=== Extrait du document ===

Desmond T. Doss (l’oscarisable Andrew Garfield) profondément marqué par la violence de son père et ses propres pulsions, décide d’embrasser au sens littéral le commandement du décalogue. « Tu ne tueras point », même pour sauver ton pays. Pourtant Desmond est patriote, peut-être davantage que son père marqué par les horreurs de la première guerre mondiale. Desmond va devenir le premier objecteur de conscience à être décoré au sein de l’armée. Il ne touchera jamais une arme mais sauvera pourtant des dizaines de vies. La fragilité de sa condition apparaît si dérisoire face à la barbarie d’un théâtre d’opération militaire – retranscrit avec la force de la scène du débarquement dans Il faut sauver le soldat Ryan – que sa folie émeut aux larmes Cet héroïsme non-violent au milieu de l’atrocité de la guerre plonge dans la même boue le pire et le meilleur de l’Homme. Bien plus que pour la Passion, TU NE TUERAS POINT est la véritable bataille pour la rédemption de l’Humanité. Une bataille à la fois matérielle et spirituelle, profane et sacrée.
Tu ne Tueras Point est une œuvre qui se vit de l’intérieur, dont il faut s’efforcer d’être acteur plutôt que spectateur soumis aux aprioris de notre cadre de pensée.
Avant d’aller plus loin dans l’exploration de cette notion d’héroïsme précisons que je suis athée. Pourtant le film m’a parlé au-delà du vernis chrétien des motivations de Desmond. Ses motivations sont parfaitement mises en perspective avec son milieu social et familial. Desmond est la version jusqu’au-boutiste d’une Amérique fondamentaliste qui existe bel et bien, encore aujourd’hui. On diabolise un peu vite cette frange en ne prenant pas en compte l’équilibre des valeurs dans lequel ces chrétiens évoluent. Bien sûr, Gibson n’en montre que le meilleur aspect. Mais son propos n’est pas idéologique, il s’intéresse uniquement à la dimension morale et métaphysique de ce combat.

===

Objectif visé: D'après la critique de film, que va devenir Desmond au sein de l'armée ? Répondez en une phrase, s'il vous plaît.

=== Données disponibles ===

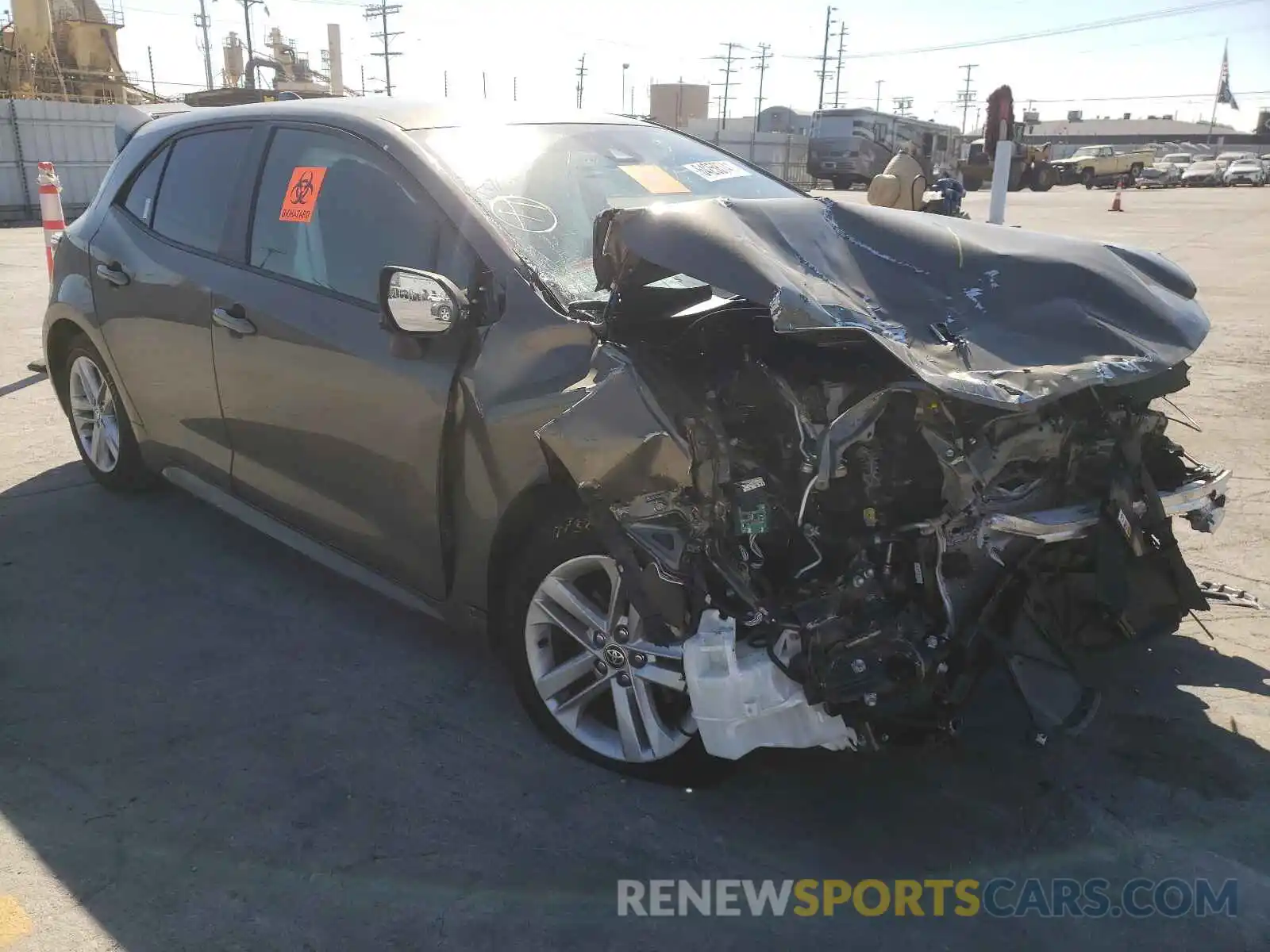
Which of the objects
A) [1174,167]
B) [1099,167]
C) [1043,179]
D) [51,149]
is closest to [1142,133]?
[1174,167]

===
=== Données disponibles ===

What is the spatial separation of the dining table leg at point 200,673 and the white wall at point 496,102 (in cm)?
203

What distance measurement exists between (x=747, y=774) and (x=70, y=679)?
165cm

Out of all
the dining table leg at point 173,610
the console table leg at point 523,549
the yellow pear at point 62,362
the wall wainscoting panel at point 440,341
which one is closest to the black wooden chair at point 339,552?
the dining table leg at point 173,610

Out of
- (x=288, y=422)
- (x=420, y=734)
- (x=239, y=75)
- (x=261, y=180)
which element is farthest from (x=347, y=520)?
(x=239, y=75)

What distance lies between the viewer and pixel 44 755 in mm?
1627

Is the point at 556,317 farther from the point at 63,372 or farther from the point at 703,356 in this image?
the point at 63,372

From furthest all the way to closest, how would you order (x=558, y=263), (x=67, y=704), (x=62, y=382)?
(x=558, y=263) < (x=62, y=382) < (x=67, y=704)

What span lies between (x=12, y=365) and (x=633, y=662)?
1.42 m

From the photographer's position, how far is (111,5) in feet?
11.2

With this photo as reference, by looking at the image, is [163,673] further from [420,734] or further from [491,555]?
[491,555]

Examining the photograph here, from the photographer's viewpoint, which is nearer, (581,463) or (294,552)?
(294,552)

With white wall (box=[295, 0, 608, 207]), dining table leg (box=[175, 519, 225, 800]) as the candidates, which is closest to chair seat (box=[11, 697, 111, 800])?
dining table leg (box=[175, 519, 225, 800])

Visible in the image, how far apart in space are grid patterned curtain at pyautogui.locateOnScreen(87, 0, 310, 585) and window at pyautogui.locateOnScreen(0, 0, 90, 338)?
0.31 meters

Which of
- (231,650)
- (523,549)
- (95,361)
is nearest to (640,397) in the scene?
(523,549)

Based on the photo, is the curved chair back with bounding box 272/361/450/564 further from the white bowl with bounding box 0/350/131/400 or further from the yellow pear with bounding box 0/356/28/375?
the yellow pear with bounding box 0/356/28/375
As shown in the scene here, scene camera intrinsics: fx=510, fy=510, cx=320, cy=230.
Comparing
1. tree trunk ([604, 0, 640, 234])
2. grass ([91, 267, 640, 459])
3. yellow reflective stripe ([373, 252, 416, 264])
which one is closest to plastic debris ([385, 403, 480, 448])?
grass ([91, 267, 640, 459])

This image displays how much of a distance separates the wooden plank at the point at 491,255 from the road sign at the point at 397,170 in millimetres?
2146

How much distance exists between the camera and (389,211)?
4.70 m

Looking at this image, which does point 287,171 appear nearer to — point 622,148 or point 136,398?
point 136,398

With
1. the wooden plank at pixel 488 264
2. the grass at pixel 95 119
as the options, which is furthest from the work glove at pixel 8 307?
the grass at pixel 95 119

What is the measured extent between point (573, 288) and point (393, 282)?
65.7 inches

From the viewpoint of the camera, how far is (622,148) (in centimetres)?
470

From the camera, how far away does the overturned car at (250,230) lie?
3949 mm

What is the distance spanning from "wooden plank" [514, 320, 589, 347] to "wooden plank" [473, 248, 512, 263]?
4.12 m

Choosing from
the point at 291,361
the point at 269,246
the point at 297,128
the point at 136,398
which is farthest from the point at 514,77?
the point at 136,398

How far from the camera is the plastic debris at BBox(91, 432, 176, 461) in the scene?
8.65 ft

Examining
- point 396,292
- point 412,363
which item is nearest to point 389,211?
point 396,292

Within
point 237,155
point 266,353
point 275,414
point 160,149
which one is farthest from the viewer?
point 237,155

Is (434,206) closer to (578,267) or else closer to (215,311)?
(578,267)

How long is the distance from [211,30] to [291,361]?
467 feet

===
=== Données disponibles ===

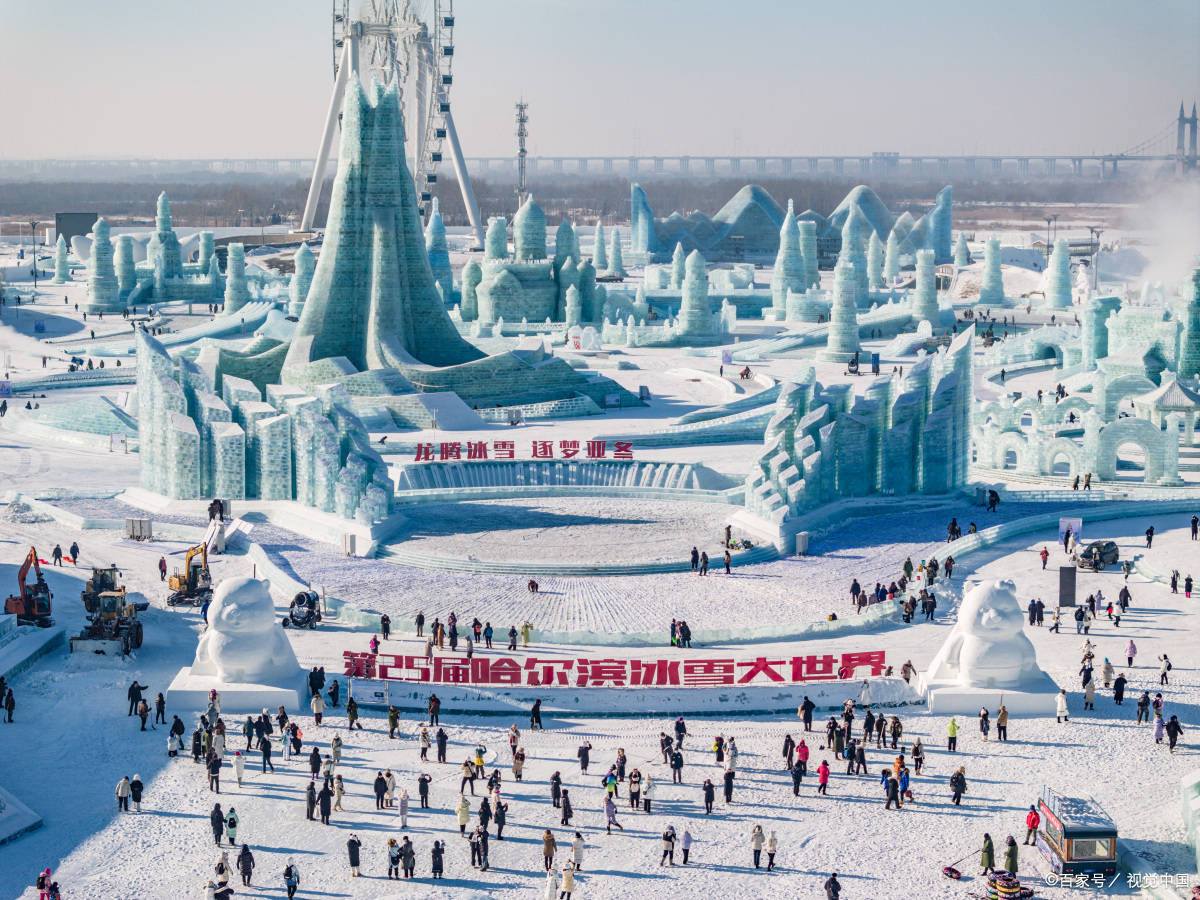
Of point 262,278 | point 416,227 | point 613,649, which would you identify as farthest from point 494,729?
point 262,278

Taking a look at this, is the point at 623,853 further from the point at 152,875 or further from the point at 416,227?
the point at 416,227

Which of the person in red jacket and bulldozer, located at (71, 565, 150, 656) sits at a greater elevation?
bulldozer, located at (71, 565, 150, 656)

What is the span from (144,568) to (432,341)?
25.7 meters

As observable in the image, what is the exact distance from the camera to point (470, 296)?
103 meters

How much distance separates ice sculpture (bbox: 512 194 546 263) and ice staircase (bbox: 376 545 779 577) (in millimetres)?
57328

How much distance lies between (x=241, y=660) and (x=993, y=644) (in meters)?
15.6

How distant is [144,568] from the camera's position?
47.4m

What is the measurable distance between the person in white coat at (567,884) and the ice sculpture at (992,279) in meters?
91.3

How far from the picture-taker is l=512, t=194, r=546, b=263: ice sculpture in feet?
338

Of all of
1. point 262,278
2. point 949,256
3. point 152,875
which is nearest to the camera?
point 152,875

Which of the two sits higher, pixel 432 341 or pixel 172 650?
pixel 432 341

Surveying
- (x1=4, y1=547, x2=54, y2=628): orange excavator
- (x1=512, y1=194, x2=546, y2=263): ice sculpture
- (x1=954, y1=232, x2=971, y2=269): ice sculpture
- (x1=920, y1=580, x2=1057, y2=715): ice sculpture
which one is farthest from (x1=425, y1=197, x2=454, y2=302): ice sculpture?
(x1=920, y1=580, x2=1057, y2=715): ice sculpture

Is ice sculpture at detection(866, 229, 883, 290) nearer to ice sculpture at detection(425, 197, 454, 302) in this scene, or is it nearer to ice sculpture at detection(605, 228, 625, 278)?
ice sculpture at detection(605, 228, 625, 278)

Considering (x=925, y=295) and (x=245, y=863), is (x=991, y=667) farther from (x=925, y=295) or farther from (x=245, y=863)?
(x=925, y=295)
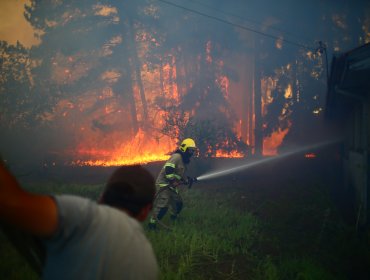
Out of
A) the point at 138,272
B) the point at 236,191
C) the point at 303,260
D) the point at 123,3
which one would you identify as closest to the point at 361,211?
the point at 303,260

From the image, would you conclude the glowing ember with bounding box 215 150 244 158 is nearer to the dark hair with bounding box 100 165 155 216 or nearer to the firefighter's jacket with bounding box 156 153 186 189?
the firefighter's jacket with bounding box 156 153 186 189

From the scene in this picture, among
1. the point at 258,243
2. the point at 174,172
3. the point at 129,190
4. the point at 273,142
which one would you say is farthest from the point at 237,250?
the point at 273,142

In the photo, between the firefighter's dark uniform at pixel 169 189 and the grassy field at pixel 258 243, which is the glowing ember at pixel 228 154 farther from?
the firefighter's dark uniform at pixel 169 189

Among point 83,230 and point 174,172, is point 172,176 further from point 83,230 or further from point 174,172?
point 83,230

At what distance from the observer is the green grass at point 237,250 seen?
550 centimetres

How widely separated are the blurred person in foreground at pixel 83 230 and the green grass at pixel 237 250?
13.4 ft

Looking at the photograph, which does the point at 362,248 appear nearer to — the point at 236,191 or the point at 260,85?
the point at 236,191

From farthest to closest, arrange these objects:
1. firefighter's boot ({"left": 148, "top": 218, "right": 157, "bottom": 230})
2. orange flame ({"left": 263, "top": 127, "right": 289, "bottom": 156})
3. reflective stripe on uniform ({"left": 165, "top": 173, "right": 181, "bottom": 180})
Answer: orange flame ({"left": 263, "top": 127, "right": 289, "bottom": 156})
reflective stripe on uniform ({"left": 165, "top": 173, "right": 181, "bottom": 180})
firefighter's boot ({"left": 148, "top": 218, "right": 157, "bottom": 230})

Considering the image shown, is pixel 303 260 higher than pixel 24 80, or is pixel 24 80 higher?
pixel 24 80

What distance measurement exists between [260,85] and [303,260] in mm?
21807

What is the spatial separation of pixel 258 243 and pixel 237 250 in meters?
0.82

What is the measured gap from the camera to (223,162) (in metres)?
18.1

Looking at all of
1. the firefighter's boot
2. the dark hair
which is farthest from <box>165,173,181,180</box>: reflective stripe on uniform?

===

Réponse: Il va devenir le premier objecteur de conscience à être décoré au sein de l'armée.